CFBMC-2571: ONTAP cluster node reboots unexpectedly in BMC 15.12
Issue
BMC 15.12 (AFF A250, AFF C250, ASA A250, ASA C250 or FAS500 systems)
- ONTAP cluster node reboots unexpectedly:
[node_name: spmgrd: callhome.sp.hbt.stopped:alert]: Call home for SP HBT STOPPED
[node_name: env_mgr: sp.ipmi.lost.shutdown:EMERGENCY]: SP heartbeat stopped and cannot be recovered. To prevent hardware damage and data loss, the system will shut down in 10 minutes.
[node_name: env_mgr: monitor.shutdown.emergency:EMERGENCY]: Emergency shutdown: Environmental Reason Shutdown (System reboot to recover the BMC) - ONTAP may report hwassist error at event log:
[node01: cf_hwassist: cf.hwassist.missedKeepAlive:error]: HW-assisted takeover missing keep-alive messages from HA partner (node02)

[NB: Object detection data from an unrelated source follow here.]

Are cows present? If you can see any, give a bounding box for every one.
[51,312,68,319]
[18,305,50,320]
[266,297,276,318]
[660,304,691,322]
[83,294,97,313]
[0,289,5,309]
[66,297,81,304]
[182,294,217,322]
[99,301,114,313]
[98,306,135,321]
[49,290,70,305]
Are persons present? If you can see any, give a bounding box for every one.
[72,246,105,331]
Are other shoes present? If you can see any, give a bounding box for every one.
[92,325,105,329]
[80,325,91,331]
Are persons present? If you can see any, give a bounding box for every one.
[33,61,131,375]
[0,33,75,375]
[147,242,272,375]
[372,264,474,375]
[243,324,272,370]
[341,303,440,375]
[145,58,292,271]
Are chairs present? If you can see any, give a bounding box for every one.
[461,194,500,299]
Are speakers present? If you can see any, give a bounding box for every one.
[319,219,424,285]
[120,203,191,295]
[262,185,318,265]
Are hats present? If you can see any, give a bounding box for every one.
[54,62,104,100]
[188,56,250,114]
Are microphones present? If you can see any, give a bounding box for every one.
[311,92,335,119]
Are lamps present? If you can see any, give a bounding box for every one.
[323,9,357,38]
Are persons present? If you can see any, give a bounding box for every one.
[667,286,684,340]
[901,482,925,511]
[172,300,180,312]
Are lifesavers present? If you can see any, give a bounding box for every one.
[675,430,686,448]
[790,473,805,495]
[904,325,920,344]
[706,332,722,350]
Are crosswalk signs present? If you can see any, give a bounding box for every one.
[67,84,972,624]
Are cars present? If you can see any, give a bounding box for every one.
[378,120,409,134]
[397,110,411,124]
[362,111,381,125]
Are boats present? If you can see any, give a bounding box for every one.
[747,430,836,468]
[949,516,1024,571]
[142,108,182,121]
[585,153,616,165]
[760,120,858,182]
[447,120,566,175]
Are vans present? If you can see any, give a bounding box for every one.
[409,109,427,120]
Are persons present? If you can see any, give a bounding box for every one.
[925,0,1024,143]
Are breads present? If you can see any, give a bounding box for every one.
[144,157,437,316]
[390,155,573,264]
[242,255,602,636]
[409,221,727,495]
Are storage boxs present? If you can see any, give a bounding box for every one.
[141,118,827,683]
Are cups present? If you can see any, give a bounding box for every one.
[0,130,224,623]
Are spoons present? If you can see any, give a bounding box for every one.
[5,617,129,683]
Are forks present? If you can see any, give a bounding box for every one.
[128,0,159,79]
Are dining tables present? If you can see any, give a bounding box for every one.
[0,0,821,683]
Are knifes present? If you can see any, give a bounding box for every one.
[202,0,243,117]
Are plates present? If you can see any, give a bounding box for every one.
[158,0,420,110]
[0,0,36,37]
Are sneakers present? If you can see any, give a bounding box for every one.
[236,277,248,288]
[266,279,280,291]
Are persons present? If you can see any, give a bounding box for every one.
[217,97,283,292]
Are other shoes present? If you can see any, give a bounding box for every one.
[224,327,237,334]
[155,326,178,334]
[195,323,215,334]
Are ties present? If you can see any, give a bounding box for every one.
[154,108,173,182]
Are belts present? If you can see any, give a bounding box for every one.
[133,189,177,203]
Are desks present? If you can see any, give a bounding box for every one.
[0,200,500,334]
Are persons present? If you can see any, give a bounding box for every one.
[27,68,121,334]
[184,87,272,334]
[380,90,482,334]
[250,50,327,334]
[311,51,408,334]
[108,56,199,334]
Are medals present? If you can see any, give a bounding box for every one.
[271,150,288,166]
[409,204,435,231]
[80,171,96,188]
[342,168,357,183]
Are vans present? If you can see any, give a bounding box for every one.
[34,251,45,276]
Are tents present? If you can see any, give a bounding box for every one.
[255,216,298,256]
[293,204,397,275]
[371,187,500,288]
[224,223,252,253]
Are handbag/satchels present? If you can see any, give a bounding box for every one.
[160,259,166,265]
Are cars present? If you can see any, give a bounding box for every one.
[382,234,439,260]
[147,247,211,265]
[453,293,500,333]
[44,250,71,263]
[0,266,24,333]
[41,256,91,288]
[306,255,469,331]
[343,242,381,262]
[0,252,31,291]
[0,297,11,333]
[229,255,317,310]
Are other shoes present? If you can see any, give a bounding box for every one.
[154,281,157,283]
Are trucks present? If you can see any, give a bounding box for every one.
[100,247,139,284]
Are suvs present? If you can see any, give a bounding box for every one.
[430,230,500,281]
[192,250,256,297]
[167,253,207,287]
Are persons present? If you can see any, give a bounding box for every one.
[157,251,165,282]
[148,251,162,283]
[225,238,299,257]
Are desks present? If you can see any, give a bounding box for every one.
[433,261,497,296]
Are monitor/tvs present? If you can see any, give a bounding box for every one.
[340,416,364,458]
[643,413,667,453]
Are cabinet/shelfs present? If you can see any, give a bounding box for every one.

[node01: cf_hwassist: cf.hwassist.recvKeepAlive:info]: hw_assist: Received hw_assist KeepAlive alert from partner(node02) - BMC system event log shows that the BMC performed a software reset:
Pilot Software reset
Kernel Panic Reboot
OrFPGA pull BMC whole reset
Pilot FPGA AC cycle